Time Period3 Months [change]
DirectionMoves Together 
StrengthSignificant
Accuracy100.0%
ValuesDaily Returns

Neto ME Holdings  vs.  Carmit

 Performance 
       Timeline  
Neto ME Holdings 

Risk-Adjusted Performance

40 of 100

 
Weak
 
Strong
Very Strong
Compared to the overall equity markets, risk-adjusted returns on investments in Neto ME Holdings are ranked lower than 40 (%) of all global equities and portfolios over the last 90 days. Despite somewhat weak basic indicators, Neto ME sustained solid returns over the last few months and may actually be approaching a breakup point.
Carmit 

Risk-Adjusted Performance

0 of 100

 
Weak
 
Strong
Very Weak
Over the last 90 days Carmit has generated negative risk-adjusted returns adding no value to investors with long positions. Despite somewhat strong basic indicators, Carmit is not utilizing all of its potentials. The current stock price disturbance, may contribute to short-term losses for the investors.
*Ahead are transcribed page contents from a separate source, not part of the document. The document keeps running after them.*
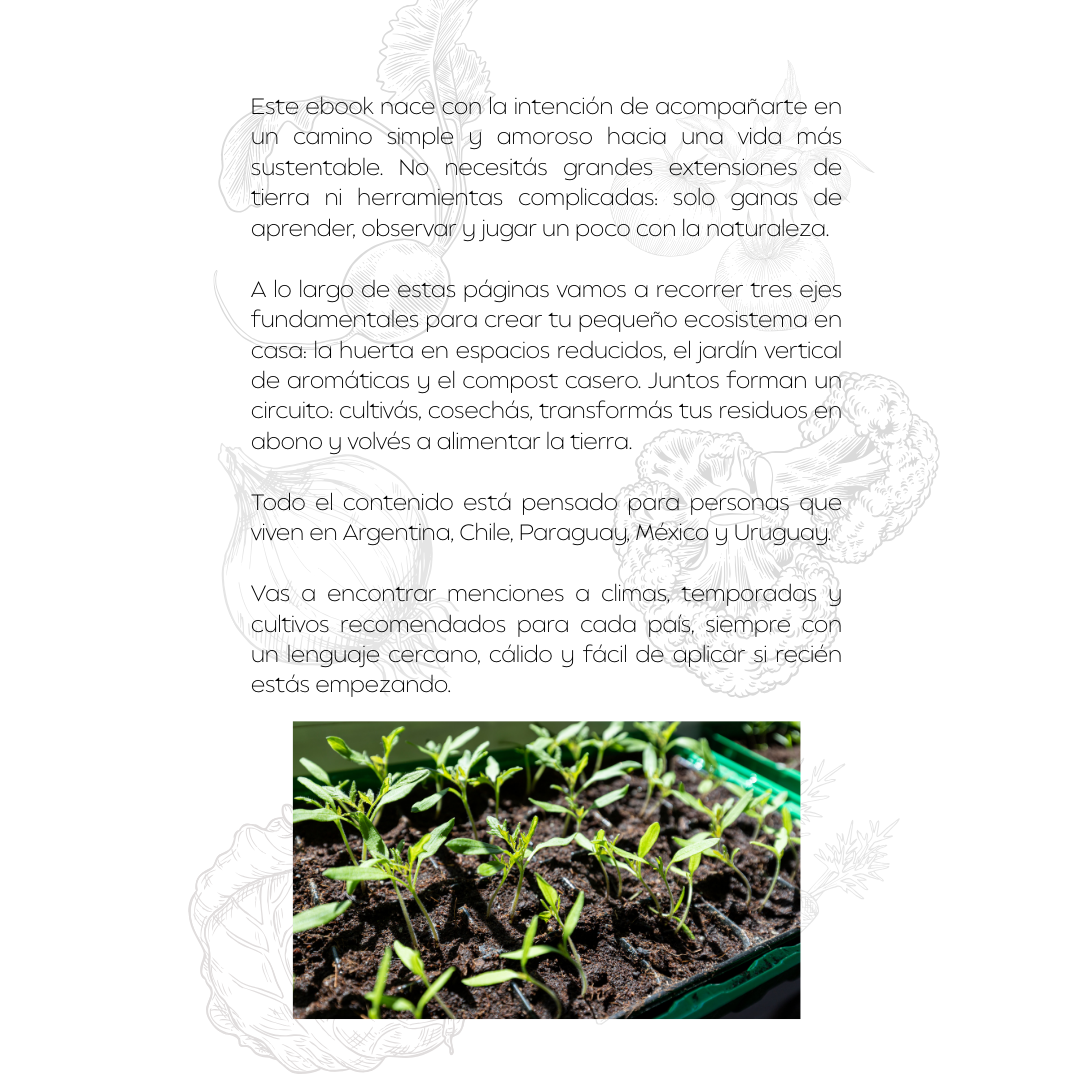 Este ebook nace con la intención de acompañarte en un camino simple y amoroso hacia una vida más sustentable. No necesitás grandes extensiones de tierra ni herramientas complicadas: solo ganas de aprender, observar y jugar un poco con la naturaleza.

A lo largo de estas páginas vamos a recorrer tres ejes fundamentales para crear tu pequeño ecosistema en casa: la huerta en espacios reducidos, el jardín vertical de aromáticas y el compost casero. Juntos forman un circuito: cultivás, cosechás, transformás tus residuos en abono y volvés a alimentar la tierra.

Todo el contenido está pensado para personas que viven en Argentina, Chile, Paraguay, México y Uruguay.

Vas a encontrar menciones a climas, temporadas y cultivos recomendados para cada país, siempre con un lenguaje cercano, cálido y fácil de aplicar si recién estás empezando.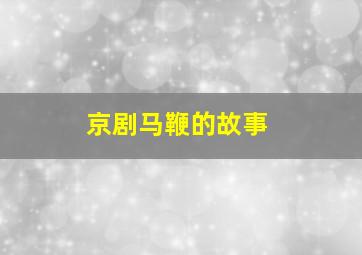 京剧马鞭的故事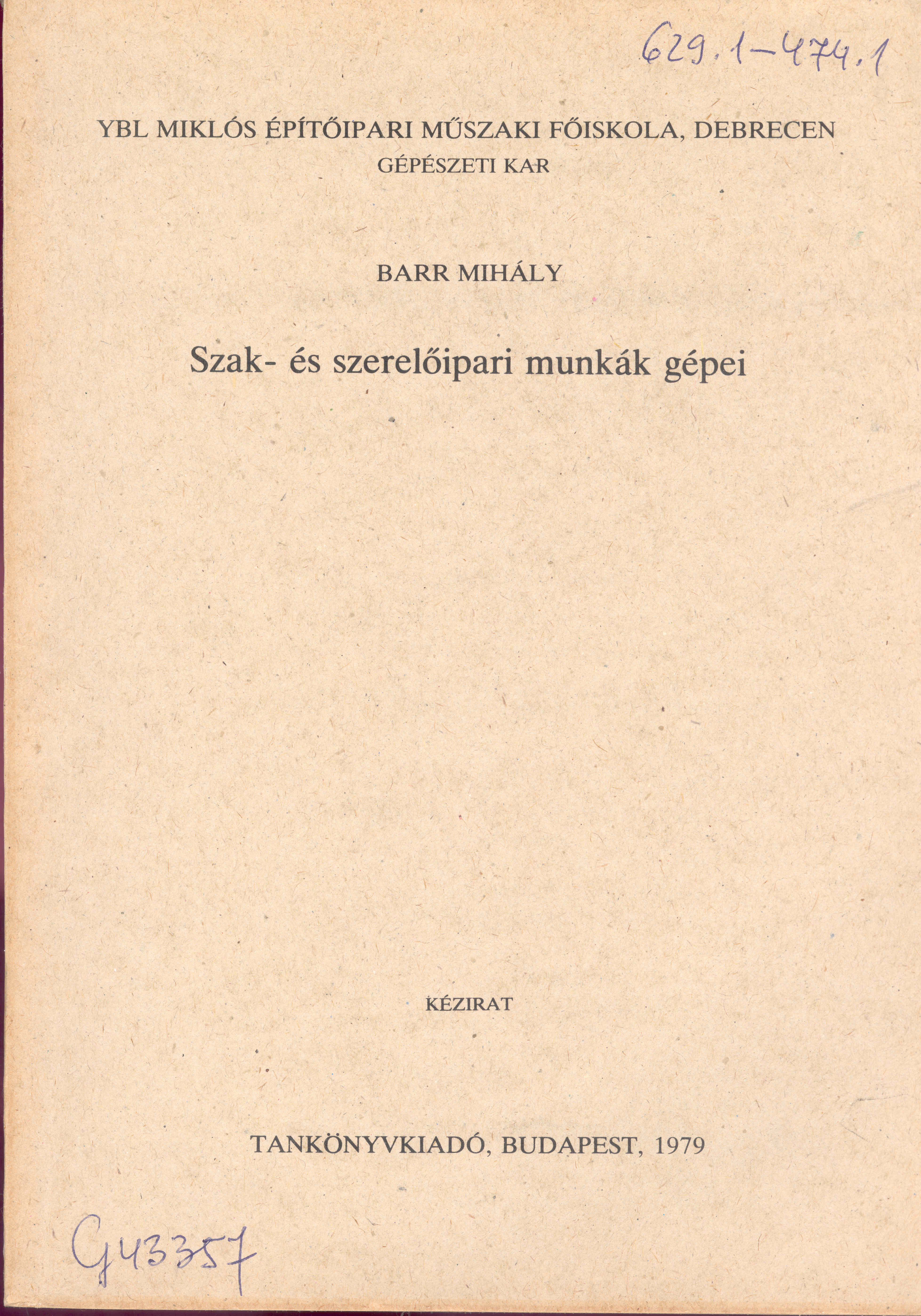 629.1-474.1

YBL MIKLÓS ÉPÍTŐIPARI MŰSZAKI FŐISKOLA, DEBRECEN
GÉPÉSZETI KAR

BARR MIHÁLY

Szak- és szerelőipari munkák gépei

KÉZIRAT

TANKÖNYVKIADÓ, BUDAPEST, 1979

G43357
Neto ME and Carmit Volatility Contrast

   Predicted Return Density   
       Returns  

Pair Trading with Neto ME and Carmit

The main advantage of trading using opposite Neto ME and Carmit positions is that it hedges away some unsystematic risk. Because of two separate transactions, even if Neto ME position performs unexpectedly, Carmit can make up some of the losses. Pair trading also minimizes risk from directional movements in the market. For example, if an entire industry or sector drops because of unexpected headlines, the short position in Carmit will offset losses from the drop in Carmit's long position.
The idea behind Neto ME Holdings and Carmit pairs trading is to make the combined position market-neutral, meaning the overall market's direction will not affect its win or loss (or potential downside or upside). This can be achieved by designing a pairs trade with two highly correlated stocks or equities that operate in a similar space or sector, making it possible to obtain profits through simple and relatively low-risk investment.
Check out your portfolio center.
Note that this page's information should be used as a complementary analysis to find the right mix of equity instruments to add to your existing portfolios or create a brand new portfolio. You can also try the Idea Breakdown module to analyze constituents of all Macroaxis ideas. Macroaxis investment ideas are predefined, sector-focused investing themes.